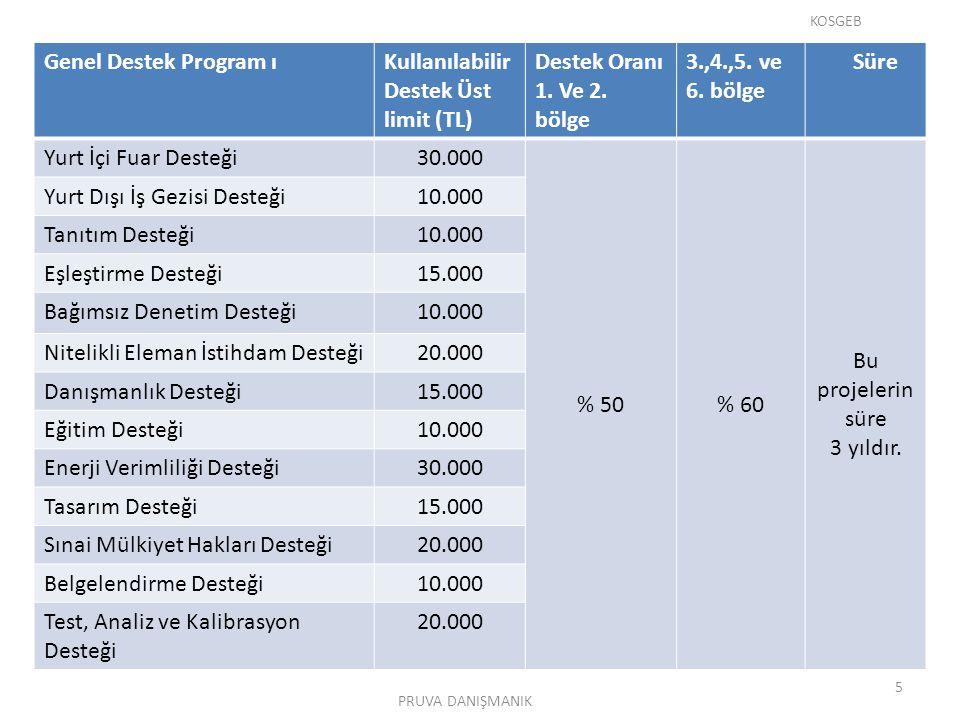 Genel Destek Program ıKullanılabilir Destek Üst limit (TL) Destek Oranı 1. Ve 2. bölge 3.,4.,5. ve 6. bölge Süre Yurt İçi Fuar Desteği30.000 % 50% 60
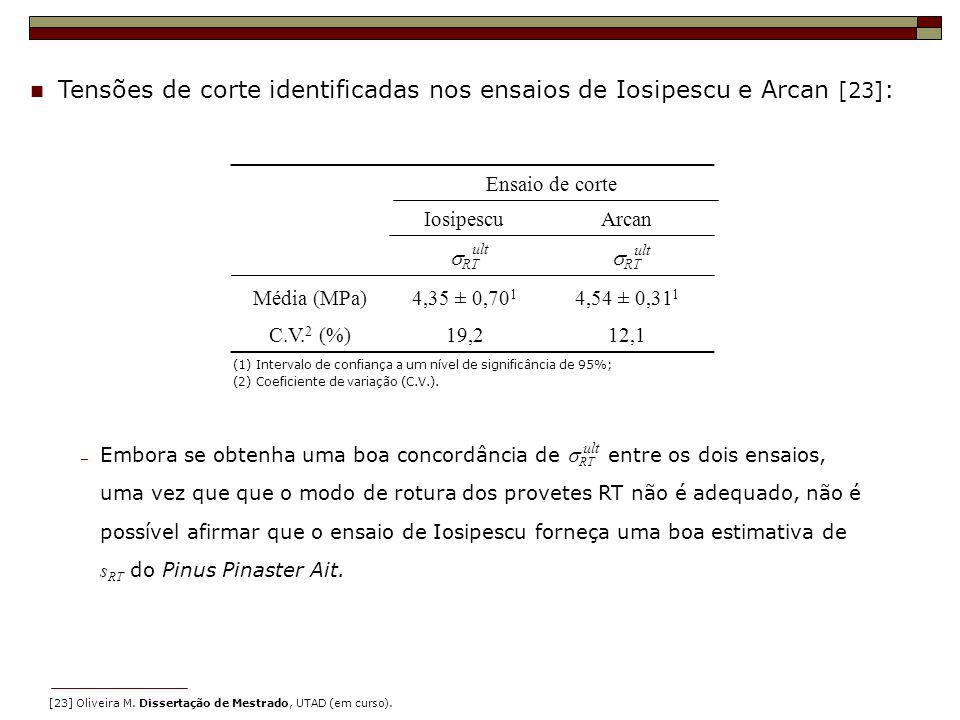 Tensões de corte identificadas nos ensaios de Iosipescu e Arcan [23] : Ensaio de corte IosipescuArcan RT Média (MPa)4,35 ± 0,70 1 4,54 ± 0,31 1 C.V. 2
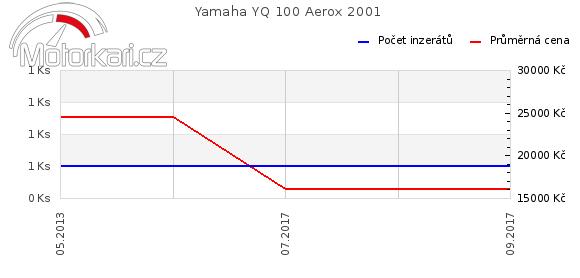 Yamaha YQ 100 Aerox 2001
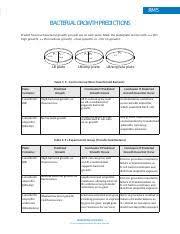 Macromolecules Chart Ap Biology Macromolecule Chart Carbohydrates Atoms Present Carbon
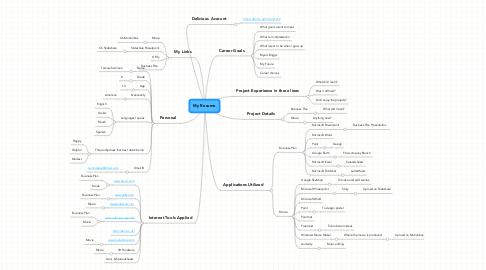 Mind Map: My Resume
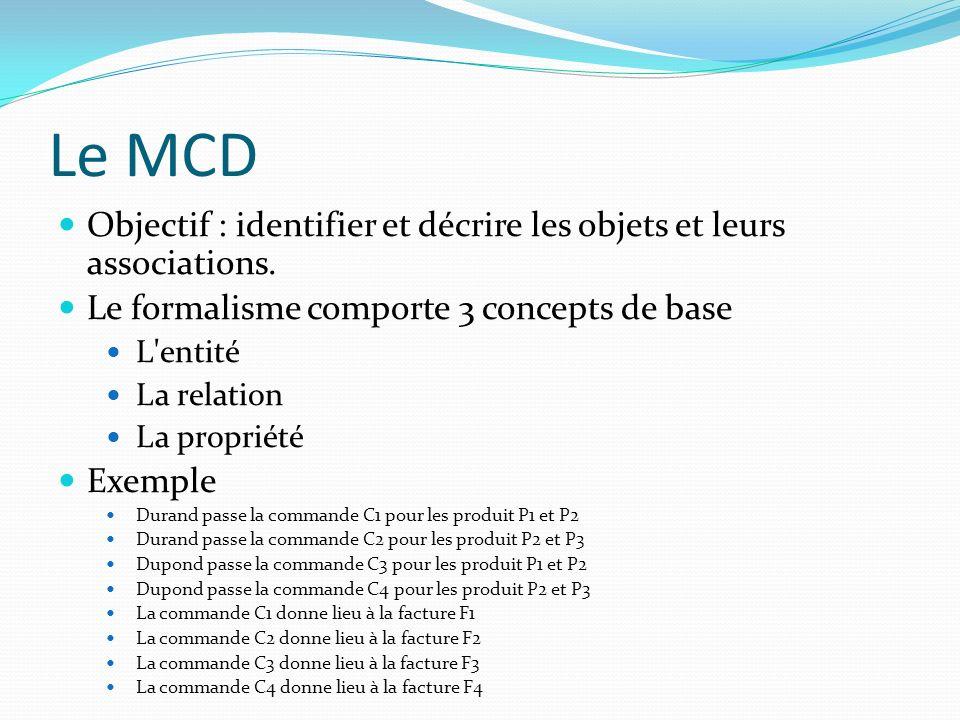 Le MCD Objectif : identifier et décrire les objets et leurs associations. Le formalisme comporte 3 concepts de base L'entité La relation La propriété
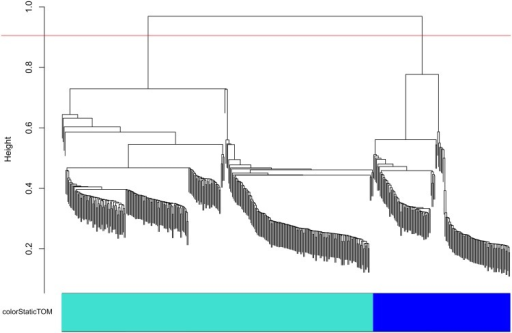 Separation of chromosomes into linkage groups (LGs) in the HetMappS synteny pipeline.This dendrogram was created from hierarchical clustering of a topological overlap matrix (as implemented by WGCNA) for markers on chromosome 2 in the F1 family 'Horizon' x Illinois 547–1. LGs result from cutting the dendrogram with height 0.9 and minimum cluster size 30, creating one LG for each parent.
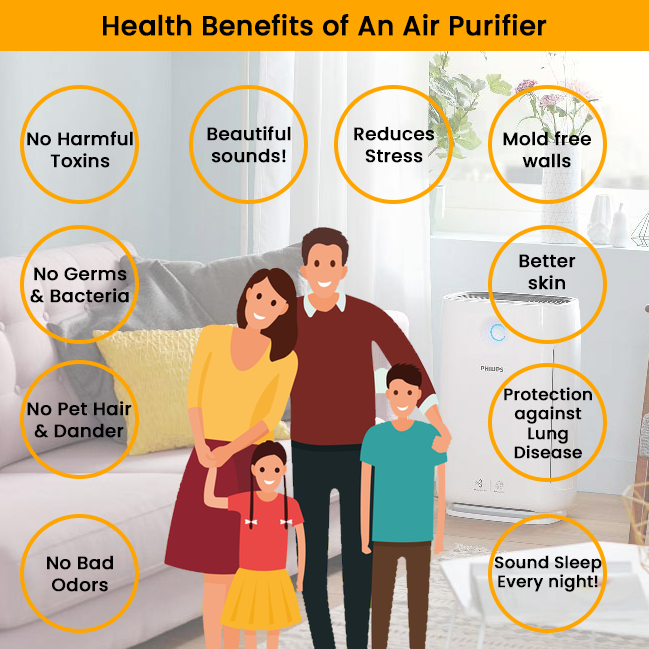 Benefits of An Air Purifier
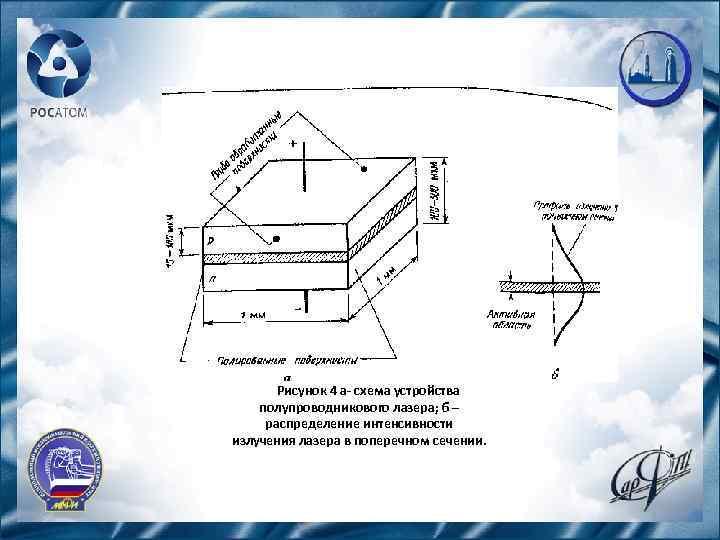 Рисунок 4 а- схема устройства полупроводникового лазера; б – распределение интенсивности излучения лазера в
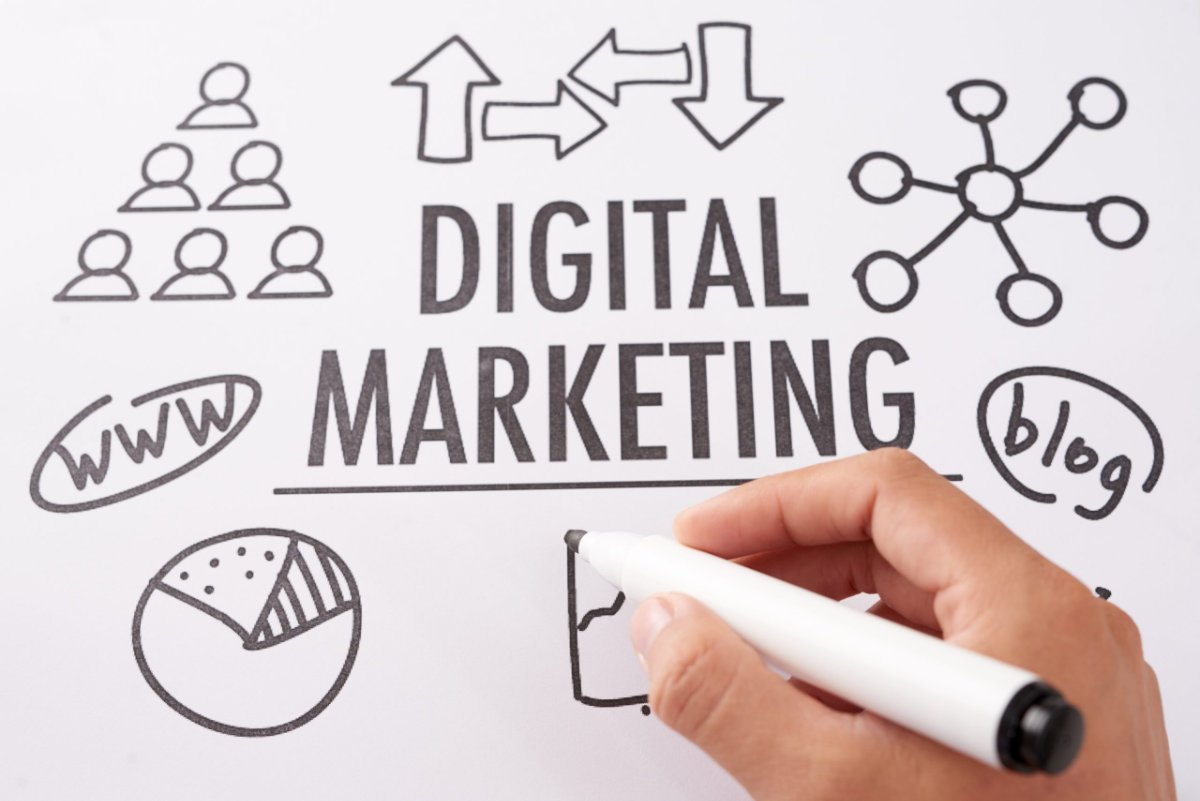 L'importanza del digital marketing per le aziende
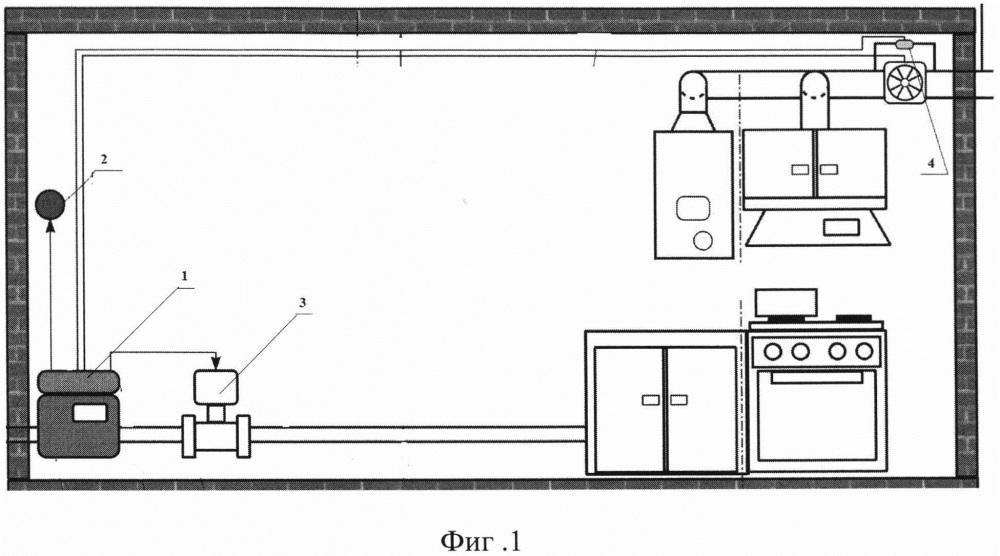 Система автоматического обнаружения и контроля утечки газа
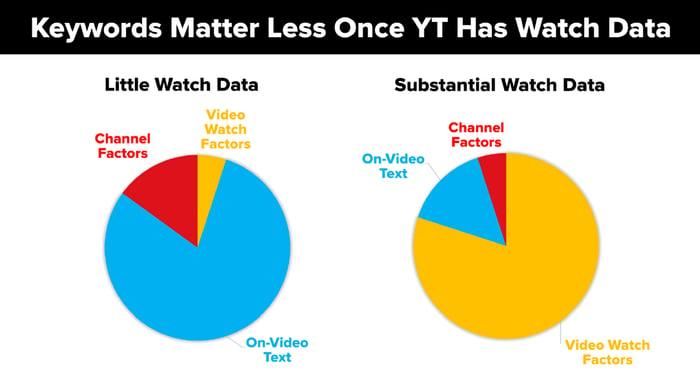 Kijktijd is belangrijk voor youtube seo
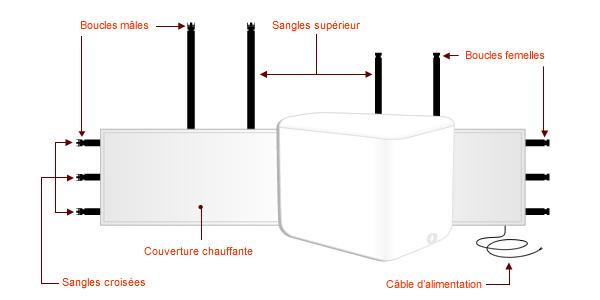 couverture chauffante pour cuve 1000 litres ibc. Black Bedroom Furniture Sets. Home Design Ideas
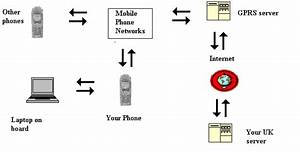 Mobile Phone To Laptop Connection - Franks-weather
__________________________________________________
- _EXERCISE_
In the listing above, the required lines run from the line with "Yamaha YQ 100 Aerox 2001" through the line with "Le MCD Objectif". Output exactly those lines, omitting pictures.

- _EXPECTED ANSWER_
 Yamaha YQ 100 Aerox 2001
 Macromolecules Chart Ap Biology Macromolecule Chart Carbohydrates Atoms Present Carbon
 Mind Map: My Resume
 Le MCD Objectif : identifier et décrire les objets et leurs associations. Le formalisme comporte 3 concepts de base L'entité La relation La propriété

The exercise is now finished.